И чего ты, дурак, полез на рожон? Переждал бы… у печки. С Павлом Федоровичем в карты поиграл бы».

А где же лес?

Алеша уже брел, припадая на колени, и ветер постепенно заворачивал его в сторону.

Столбы вдруг куда-то ушли. Морозом дернуло по спине — ни леса, ни столбов, ни дороги! Алеша остановился в снегу выше коленей, метель сразу стала заносить с одного бока. Алеша закрыл глаза, страх под коленки ударил, сел, как переломился — все, все!.. Впереди мерещилось что-то голубое, а теплое, как странно. Будто рожь смыкается над головой зелеными волнами! Вставай, дурак, замерзнешь!

Жестким порывом ветра принесло сосновую ветку, ударило Алешу по лицу — он открыл глаза, очнулся; перед ним, совсем близко, диким орга́ном гудел темный лес.

Лесная дорога после поля — как проспект. Перестало резать лицо, и пар от дыхания при тебе, дыши, копи его в рукавицах, отогревайся.

Тяжелые высоченные ели в снежных лапах только поскрипывают от верхового ветра, иногда слетит на дорогу снежная шапка, рассыплется серебром в воздухе…

Километров через пять сбоку просеки Алеша увидел темную фигуру. Человек выскочил на дорогу, закричал, замахал руками. У Алеши защипало в носу, жарко стало векам. — Володя!

Это был Макар: сморчковое лицо, сизая солдатская шапка завязана под острым черным подбородком, пальто трубой.

— Макар, здоро́во! — весело вскрикнул Алеша с той панибратской легкостью, с какой все люди в селе, даже дети, всегда обращались к Макару.

— Ая! — отозвался Макар, приседая от удивления. — Что за личность-то?

— Я Зелянин Алеша!

— Ого! Шарил, значит, попадью, а забрался к медведю! — выкрикнул Макар.

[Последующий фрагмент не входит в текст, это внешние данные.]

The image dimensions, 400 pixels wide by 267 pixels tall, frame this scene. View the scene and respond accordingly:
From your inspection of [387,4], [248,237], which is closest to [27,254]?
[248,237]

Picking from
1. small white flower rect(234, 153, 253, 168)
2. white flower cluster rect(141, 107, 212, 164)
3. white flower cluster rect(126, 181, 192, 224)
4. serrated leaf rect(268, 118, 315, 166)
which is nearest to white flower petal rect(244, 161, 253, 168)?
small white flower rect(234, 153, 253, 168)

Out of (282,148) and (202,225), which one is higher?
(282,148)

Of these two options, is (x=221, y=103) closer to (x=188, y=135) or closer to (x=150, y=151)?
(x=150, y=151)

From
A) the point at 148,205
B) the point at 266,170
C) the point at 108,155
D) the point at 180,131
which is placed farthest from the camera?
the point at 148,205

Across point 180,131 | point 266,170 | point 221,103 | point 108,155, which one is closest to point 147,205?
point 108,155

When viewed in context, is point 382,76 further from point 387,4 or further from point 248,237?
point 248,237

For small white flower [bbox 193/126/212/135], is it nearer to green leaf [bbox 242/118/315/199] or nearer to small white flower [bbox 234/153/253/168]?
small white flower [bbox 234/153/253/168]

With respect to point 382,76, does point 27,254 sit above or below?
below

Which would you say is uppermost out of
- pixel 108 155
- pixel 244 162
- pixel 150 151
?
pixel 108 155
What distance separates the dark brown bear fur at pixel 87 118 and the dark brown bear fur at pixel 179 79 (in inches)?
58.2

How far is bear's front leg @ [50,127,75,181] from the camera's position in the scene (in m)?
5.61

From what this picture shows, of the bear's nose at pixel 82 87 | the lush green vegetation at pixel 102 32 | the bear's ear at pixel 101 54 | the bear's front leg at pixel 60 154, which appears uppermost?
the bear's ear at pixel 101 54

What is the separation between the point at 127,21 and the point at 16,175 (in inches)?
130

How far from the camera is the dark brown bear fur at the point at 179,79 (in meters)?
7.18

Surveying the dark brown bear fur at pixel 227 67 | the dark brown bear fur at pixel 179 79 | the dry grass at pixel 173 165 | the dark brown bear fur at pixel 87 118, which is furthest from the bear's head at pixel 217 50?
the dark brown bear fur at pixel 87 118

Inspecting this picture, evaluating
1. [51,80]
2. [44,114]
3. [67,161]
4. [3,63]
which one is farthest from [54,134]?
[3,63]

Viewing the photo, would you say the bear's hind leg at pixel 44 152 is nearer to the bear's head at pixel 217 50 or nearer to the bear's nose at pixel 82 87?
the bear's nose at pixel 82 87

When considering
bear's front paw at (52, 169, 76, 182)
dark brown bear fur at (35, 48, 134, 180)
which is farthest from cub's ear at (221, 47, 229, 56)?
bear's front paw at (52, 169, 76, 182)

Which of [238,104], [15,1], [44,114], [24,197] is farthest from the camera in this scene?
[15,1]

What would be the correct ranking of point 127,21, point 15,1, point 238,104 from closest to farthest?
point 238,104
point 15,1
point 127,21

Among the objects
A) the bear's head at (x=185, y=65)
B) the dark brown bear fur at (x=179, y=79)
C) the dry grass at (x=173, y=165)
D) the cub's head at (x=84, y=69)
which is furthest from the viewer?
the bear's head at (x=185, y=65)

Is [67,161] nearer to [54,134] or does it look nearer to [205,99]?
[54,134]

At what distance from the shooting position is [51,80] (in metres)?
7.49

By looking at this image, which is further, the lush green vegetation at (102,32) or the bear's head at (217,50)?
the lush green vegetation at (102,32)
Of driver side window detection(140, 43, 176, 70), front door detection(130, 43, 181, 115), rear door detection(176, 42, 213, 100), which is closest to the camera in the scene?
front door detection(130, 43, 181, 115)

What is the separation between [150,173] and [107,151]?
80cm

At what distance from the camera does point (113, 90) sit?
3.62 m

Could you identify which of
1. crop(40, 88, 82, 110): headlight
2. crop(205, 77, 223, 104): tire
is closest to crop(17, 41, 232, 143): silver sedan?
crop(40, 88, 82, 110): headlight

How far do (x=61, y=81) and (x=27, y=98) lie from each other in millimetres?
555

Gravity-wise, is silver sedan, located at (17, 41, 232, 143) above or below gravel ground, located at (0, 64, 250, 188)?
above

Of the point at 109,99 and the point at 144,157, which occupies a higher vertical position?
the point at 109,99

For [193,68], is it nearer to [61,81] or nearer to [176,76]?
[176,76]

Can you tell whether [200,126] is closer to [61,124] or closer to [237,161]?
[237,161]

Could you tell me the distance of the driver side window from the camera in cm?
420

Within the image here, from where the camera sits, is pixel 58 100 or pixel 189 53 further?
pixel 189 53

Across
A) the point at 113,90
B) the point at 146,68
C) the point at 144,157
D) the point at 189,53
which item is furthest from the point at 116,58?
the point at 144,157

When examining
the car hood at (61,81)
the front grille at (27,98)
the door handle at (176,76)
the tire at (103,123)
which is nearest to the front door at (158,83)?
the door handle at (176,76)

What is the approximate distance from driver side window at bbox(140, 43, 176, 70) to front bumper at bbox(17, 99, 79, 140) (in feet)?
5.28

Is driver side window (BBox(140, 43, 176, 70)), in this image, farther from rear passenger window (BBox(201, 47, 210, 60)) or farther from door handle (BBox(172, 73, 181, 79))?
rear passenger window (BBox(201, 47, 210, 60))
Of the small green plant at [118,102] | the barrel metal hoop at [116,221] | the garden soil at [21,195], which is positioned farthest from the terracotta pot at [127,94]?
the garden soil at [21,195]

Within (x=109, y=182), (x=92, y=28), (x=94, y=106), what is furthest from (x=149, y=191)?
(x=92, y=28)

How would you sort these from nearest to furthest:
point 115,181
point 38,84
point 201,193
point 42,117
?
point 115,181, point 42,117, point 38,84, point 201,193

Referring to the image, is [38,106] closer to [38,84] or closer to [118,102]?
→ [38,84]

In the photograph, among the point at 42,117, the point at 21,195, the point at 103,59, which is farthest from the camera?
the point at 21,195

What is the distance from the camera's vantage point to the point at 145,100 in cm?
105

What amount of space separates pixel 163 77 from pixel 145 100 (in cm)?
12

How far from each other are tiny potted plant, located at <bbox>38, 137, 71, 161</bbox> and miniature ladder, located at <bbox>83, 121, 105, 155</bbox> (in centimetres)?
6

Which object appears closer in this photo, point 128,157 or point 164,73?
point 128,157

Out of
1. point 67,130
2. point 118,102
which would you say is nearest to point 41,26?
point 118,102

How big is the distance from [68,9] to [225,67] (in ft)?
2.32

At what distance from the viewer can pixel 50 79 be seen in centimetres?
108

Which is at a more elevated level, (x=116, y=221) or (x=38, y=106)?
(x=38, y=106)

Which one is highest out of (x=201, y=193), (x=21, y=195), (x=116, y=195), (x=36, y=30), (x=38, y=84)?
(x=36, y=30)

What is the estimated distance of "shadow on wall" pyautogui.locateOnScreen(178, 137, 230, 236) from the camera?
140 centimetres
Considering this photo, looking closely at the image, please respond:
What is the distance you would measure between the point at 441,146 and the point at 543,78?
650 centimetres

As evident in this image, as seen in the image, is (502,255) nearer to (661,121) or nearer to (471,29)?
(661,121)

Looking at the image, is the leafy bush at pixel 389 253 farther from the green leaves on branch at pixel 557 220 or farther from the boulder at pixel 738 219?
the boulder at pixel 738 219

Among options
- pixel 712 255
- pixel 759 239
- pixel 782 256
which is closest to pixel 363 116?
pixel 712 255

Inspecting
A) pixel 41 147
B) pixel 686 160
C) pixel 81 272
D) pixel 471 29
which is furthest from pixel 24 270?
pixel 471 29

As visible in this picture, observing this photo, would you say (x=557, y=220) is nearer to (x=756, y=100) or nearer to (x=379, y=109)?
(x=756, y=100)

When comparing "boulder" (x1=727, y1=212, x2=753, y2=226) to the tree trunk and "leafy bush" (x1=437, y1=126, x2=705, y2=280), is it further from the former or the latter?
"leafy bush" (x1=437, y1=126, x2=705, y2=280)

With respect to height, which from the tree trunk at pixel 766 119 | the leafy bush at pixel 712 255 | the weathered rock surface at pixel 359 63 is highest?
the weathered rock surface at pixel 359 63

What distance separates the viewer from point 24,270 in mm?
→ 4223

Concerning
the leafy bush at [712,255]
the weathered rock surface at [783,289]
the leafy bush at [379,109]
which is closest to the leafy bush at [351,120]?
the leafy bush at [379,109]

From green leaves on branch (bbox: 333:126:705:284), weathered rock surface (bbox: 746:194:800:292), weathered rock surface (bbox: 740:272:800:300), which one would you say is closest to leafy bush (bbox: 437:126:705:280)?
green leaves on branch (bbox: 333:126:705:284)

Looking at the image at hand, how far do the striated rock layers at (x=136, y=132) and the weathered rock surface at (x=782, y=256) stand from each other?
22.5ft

Макар потоптался, посмотрел на Алешу, занесенного снегом, похожего на мельника, и, посмеиваясь почему-то, сообщил:

— А бабу́шка-то моя лежит который день, смотри если не померла. Скелероз ее давит. Я наказал Ксанке Рыжему в медпункт зайти, чтобы срочно Еремеев приехал. Вот и вышел встренуть.

— Володя у тебя, Макар?

Макар затряс головой.

— Нету! Ей-богу, нету! А чего такое?

Алеша вяло отряхивал снег — вдруг навалилась, заморила тяжелая вязкая усталость.

— Ушел он из дому.

Макар схватил Алешу под локоть, повел:

— Ушел на своих ногах, чай, не унесли! Придет! — Макар говорил легкомысленно, и странное дело — Алеше от этого стало легче.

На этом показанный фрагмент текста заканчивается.